Теперь у Фаины в Атабаеве свои знакомые, кое с кем успела и подружиться. Конечно, в первую очередь — Тома. Под одной крышей, из одного горшка — ничего, сжились, теперь вроде как сестры. Правда, характерец у Томки — «неуступайка-непромолчайка». Обо всем судит-рядит без околичностей, сказала — что отрезала. Фаина как-то сказала ей напрямик: «Тебе бы, Томка, мужчиной родиться, с твоим-то характером!» А та тут же нашлась: «Хо, была нужда! Подумаешь, мужчины! Воображают из себя не знаю кого, будто они одни и есть на свете!» — «Ой, Томка, выйдешь замуж — отольются тебе свои слова, вот увидишь». — «А кто тебе сказал, что я выйду замуж? Жива буду — одна проживу…» Сказала, а сама тут же начала о другом, сменила пластинку.

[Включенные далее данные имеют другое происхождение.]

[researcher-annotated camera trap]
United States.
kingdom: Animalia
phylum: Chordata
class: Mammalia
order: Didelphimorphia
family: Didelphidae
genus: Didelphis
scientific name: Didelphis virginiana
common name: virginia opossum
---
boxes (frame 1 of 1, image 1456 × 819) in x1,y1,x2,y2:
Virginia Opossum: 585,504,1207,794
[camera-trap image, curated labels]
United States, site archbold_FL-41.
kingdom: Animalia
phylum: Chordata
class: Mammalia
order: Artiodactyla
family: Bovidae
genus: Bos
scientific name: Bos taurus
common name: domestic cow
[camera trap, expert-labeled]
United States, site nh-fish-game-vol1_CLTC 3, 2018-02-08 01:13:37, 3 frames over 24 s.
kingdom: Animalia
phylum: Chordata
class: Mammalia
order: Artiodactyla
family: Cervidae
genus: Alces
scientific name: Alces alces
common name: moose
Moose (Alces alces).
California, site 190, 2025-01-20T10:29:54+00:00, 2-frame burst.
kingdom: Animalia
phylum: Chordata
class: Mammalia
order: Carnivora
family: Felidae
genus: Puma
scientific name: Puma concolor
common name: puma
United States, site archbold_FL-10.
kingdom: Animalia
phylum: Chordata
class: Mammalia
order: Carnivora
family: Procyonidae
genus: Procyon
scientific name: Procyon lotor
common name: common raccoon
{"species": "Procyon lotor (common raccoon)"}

А работа у Томки, как заметила Фаина, просто неимоверно сложная. Даже не подумаешь, что учителям приходится так трудно. Самой Фаине всегда казалось, что ничего хитрого в этом нет: не спеша себе идут в школу, лишь бы успеть к девяти часам, отбарабанят пять-шесть уроков, а там снова сами себе голова. Когда ни встретишь их, всегда чистенько одеты, будто только и дел у них, что прохаживаться по селу. Ну, чем не жизнь!